-------- Quoted text

Mattis still sees room for diplomatic solution

SEOUL: People watch a TV screen showing a local news program reporting about North Korea’s missile launch at Seoul Train Station in Seoul yesterday. — AP

WASHINGTON: President Donald Trump says that "Talking is not the answer" when it comes to North Korea. And he's claiming the US has been paying North Koreans what he calls "extortion money" for decades. "The US has been talking to North Korea, and paying them extortion money, for 25 years," Trump tweeted Wednesday morning, adding: "Talking is not the answer!"

The tweet comes on the heels of the North's recent missile test over Japan, a close American ally. Trump's tweet did not spell out what he meant by "extortion" in the current standoff over North Korea's nuclear program, and the White House did not immediately respond to questions.

----------------

_Written instruction 1_: Set down, word for word, the part of the North Korea article between "SEOUL: People watch" and "respond to questions.", inclusive.

-------- Data excerpts

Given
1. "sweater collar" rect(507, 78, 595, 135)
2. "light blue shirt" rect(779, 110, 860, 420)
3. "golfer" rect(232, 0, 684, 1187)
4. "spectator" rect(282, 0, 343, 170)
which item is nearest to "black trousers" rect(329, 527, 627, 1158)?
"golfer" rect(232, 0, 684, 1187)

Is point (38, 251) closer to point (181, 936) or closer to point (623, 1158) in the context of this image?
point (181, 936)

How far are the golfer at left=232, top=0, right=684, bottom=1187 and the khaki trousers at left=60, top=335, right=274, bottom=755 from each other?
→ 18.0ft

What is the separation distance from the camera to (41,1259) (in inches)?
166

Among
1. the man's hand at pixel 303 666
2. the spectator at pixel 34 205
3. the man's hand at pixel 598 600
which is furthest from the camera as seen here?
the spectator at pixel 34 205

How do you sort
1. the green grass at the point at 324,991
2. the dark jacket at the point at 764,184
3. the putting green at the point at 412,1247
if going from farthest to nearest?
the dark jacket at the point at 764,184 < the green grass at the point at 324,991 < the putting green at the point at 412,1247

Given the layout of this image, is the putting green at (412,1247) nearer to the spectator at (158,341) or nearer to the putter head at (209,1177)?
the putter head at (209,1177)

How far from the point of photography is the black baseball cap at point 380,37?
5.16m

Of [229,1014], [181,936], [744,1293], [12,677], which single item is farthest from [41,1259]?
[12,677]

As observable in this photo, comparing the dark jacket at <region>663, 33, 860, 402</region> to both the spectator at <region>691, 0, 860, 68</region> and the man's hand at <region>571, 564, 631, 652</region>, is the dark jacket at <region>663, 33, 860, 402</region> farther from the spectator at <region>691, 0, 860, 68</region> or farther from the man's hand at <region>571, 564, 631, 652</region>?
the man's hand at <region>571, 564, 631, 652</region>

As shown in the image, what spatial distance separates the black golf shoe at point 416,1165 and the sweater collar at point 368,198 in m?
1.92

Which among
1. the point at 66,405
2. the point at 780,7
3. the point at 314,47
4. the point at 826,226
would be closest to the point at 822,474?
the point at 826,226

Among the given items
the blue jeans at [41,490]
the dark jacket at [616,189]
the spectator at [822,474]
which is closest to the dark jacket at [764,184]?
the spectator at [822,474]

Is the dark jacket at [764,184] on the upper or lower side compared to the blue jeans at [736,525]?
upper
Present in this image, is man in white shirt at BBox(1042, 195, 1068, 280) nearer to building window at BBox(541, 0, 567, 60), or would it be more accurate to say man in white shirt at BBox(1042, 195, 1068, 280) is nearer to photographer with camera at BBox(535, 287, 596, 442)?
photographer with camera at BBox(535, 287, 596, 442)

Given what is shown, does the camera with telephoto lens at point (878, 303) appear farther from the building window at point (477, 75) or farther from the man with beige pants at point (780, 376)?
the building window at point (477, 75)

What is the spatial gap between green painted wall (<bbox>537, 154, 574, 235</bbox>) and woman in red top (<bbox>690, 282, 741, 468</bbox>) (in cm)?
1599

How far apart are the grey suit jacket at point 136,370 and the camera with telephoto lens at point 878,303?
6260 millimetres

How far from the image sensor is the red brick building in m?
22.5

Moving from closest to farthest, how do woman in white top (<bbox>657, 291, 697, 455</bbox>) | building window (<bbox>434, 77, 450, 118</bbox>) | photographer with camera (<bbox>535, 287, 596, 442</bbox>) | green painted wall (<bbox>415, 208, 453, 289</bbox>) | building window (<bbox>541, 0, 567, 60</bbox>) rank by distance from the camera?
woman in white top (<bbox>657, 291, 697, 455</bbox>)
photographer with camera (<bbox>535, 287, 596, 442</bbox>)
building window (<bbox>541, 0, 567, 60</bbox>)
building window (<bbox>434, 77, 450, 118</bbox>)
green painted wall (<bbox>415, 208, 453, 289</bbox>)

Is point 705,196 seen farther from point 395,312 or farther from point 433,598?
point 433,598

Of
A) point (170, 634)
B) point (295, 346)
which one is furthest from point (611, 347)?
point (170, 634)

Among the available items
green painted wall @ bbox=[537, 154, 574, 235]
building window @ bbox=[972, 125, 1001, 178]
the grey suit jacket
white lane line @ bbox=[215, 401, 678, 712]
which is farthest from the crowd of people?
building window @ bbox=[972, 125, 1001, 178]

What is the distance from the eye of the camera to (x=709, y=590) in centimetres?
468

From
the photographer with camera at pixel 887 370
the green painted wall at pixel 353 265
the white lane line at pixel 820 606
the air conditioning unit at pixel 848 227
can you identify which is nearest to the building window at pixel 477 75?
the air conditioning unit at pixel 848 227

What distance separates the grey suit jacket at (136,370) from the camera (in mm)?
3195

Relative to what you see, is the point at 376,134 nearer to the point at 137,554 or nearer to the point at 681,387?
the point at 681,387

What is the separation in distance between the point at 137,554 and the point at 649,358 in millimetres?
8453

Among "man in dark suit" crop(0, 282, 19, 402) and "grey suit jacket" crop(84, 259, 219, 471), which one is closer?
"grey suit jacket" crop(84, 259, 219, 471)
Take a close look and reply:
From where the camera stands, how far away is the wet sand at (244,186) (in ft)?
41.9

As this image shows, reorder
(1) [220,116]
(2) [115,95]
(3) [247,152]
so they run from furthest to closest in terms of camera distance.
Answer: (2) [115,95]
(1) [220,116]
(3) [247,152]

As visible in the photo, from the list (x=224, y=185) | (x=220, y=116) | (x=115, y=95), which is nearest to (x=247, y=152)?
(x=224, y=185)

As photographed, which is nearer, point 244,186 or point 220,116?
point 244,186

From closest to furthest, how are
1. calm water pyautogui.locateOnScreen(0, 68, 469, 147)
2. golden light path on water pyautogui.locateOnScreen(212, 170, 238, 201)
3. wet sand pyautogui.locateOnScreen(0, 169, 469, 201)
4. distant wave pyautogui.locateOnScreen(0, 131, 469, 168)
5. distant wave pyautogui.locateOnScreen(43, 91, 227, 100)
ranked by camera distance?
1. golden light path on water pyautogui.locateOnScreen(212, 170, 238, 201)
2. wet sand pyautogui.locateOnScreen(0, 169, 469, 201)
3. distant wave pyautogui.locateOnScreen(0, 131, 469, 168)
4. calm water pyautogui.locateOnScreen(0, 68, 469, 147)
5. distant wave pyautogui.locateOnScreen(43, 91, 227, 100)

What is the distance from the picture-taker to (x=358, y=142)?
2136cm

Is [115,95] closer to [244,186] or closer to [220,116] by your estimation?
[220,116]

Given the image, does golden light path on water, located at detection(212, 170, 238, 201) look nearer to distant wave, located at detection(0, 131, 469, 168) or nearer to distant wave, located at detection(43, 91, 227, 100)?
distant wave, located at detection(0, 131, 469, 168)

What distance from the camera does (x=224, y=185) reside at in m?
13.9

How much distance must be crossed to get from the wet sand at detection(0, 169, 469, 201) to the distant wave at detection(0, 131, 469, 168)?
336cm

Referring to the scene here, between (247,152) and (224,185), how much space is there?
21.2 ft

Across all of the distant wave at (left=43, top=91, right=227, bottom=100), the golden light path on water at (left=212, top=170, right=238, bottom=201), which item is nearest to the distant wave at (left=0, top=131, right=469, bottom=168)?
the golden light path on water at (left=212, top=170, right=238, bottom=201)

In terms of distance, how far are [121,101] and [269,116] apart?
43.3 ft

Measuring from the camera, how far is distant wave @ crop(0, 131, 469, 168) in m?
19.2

----------------

_Written instruction 2_: Extract the lines of the records from the very first line through the line holding "527, 627, 1158)?", inclusive, and reproduce them verbatim.

_Exercise solution 1_:
SEOUL: People watch a TV screen showing a local news program reporting about North Korea’s missile launch at Seoul Train Station in Seoul yesterday. — AP

WASHINGTON: President Donald Trump says that "Talking is not the answer" when it comes to North Korea. And he's claiming the US has been paying North Koreans what he calls "extortion money" for decades. "The US has been talking to North Korea, and paying them extortion money, for 25 years," Trump tweeted Wednesday morning, adding: "Talking is not the answer!"

The tweet comes on the heels of the North's recent missile test over Japan, a close American ally. Trump's tweet did not spell out what he meant by "extortion" in the current standoff over North Korea's nuclear program, and the White House did not immediately respond to questions.

_Exercise solution 2_:
Given
1. "sweater collar" rect(507, 78, 595, 135)
2. "light blue shirt" rect(779, 110, 860, 420)
3. "golfer" rect(232, 0, 684, 1187)
4. "spectator" rect(282, 0, 343, 170)
which item is nearest to "black trousers" rect(329, 527, 627, 1158)?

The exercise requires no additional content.